At Seecr we continuously both scale up and scale out our systems, but we also improve efficiency continuously. Here is why and how we do it.
Scalability versus Efficiency
Quite often, people think that scalability is everything. But scaling an inefficient system, if at all possible, is going to be expensive and might even stop you completely. It certainly looks nice when Amazon adds 100 extra machines to your system in an instant, but it might just as well be a gross waste of resources. And as long as money is not a problem, the problems related to inefficient systems can remain hidden for a long time.
Why is Inefficiency a Problem
We are now living in an era where more and more people need no explanation as to why inefficiency is a bad thing. Much to my delight, the mere idea of wasting something is becoming increasingly sufficient to let people act.

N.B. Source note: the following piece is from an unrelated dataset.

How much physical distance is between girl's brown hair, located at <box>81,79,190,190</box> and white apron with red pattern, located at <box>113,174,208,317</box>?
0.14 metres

So I won’t go into that direction. There is another problem however.
Inefficiency is caused by something. And when the time comes that you do want to improve it, you need to address the causes. And then it might turn out that you are a little too late….
Here are two significant causes we have observed frequently:
- Programming negligence
- Wrong algorithm
1. Programming negligence.
Programming is quite a difficult task and each problem has different aspects that need careful attention. There are the matters of primary design, testability, consequences for other features, refactoring, selection of libraries, code style, readability and intention, integration with other parts, packaging, upgrading and data conversion and on goes the list, endlessly. That’s the nature of software.
Efficiency is definitely somewhere on that list of aspects. It is all too natural that, once code functionally works, everyone is glad and moves on to the next task. But at that time, some aspects might not have received the attention they require, and efficiency is often among them. If this goes on for some time, you’ll end up with many places needing small fixes.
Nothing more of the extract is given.